RE: FG calculation falloff/scale bugs?

Date : Wed, 31 Jan 2007 07:43:04 -0500
To : <XSI(at)Softimage.COM>
From : "Halfdan Ingvarsson" <hingvars(at)Softimage.COM>
Subject : RE: FG calculation falloff/scale bugs?
Title: Re: FG calculation falloff/scale bugs?
Gamma has no effect on the FG calculation. The FG calculations are completely independent of the framebuffer settings. You should be using a color picker in photoshop to check this out rather than relying on your eyes.
 
 - ½


From: owner-xsi(at)Softimage.COM on behalf of Tim Leydecker
Sent: Wed 31-Jan-07 07:06
To: XSI(at)Softimage.COM
Subject: Re: FG calculation falloff/scale bugs?

Hi Daniel,

thanks alot for looking into this, I´m a bit in a hurry today
and won´t be able to give a detailed response until late
tonight but could you be so kind to also try sending
e.mail to tim_at_hafenlola.com for the sake of getting through?

Ah, and please give me a hint if you have access to 3DSMax9
(the demo does fine) and Maya8 for comparison renderings.

I wrote Halfdan about another, imho, distracting connection
between FG gamma and scenegamma that can be better
illustrated using Maya/3DSMax due to XSI6´s disabled
gamma controls (except for a lensshader).

In a nutshell, changing gamma changes the FG calculation,
or better, maps it to different min-max ranges.
Instead, again, imho, _if there is a gammacorrection desired
at all, it should just influence the perceived light falloff between
black and white. Obviously, I´ll have to first supply a sample*.scn.

Thanks again,

Cheers

tim

P.S: Putting a gobo infront of a light should indeed block
the appropriate bits of lightrays from going any further.

----- Original Message -----
From: "Daniel Rind" <daniel.rind(at)chello.at>
To: <XSI(at)Softimage.COM>
Sent: Tuesday, January 30, 2007 5:30 PM
Subject: Re: FG calculation falloff/scale bugs?


> Hi!
>
> This is in response to Tim's mail and example scenes posted on the XSI mailing
> list.

──────────────────────────────

Exercise set =
1) In the email thread about FG calculation, what does Halfdan Ingvarsson say gamma has no effect on?
2) Copy the email thread about FG calculation from "Gamma has no" up to and including "on your eyes.", changing "photoshop" to "GIMP".
3) Write a continuation of the email thread about FG calculation, starting right after its final sentence.

Data section =
──────────────────────────────

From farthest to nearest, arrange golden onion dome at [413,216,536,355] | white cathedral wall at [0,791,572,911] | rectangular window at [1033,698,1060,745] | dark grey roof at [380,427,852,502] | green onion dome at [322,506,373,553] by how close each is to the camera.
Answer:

──────────────────────────────

Expected responses =
1) The FG calculation.

2)
Gamma has no effect on the FG calculation. The FG calculations are completely independent of the framebuffer settings. You should be using a color picker in GIMP to check this out rather than relying on your eyes.

3)
>
> I'm sending this directly to the list as well as to Tim and Halfdan, since for some
> reason the listserver happily eats my mails without them ever showing up on the
> list. If this mail also gets devoured, please be so kind as to post it for me to
> the mailing list.
>
> The short version: Everything is fine, Final Gathering is working exactly as it
> should.
>
> The long version:
>
> First of all, Final Gathering is a gathering pass, which means for every final
> gather point, mental ray tries to estimate the amount of incoming light by looking
> at the rest of the scene. It does this, by basically rendering a hemispherical
> picture from every final gather point, using as many rays as you allow it through
> the "Number of Rays" parameter. To avoid doing this for every rendered pixel,
> mental ray employs an adaptive error metric and a caching method, so that it can
> compute those expensive final gather points as sparsely as possible, and then
> interpolate them during rendering to yield a visually pleasing result.
>
> So, probably everyone knew that, but I just wanted to restate it.
>
> Now to the two problems Tim wrote about:
>
> 1) Final Gather brightness is related to the scale of the object.
>
> It has to be like this. Final Gathering probes the environment, trying to get a
> "feeling" for the amount of illumination coming in at the current final gather
> point. After it finishes it's probing (basically, rendering a picture, like I said
> above), it averages the generated sample values together to give a final
> illumination amount. Final Gathering doesn't know any specifics of how the samples
> were generated - Was it a brightly lit wall? Was it an environment shader? Was it a
> light card with a really bright self illuminated material on it? Maybe the sample
> ray passed through a tiny slit in a wall and hit a huge reflection card on the
> other side?
>
> All that matters is the sample value returned by the ray, and the total number of
> rays cast. So, if your current final gathering point is very close to a light card,
> and a lot of rays hit that card, and all of them return pure white (1, 1, 1), then
> of course your final illumination value for that point will be very "white". If the
> final gather point is far away from that card, then only very few samples will hit
> it, very few will contain pure white, and the final illumination value will be
> rather dark.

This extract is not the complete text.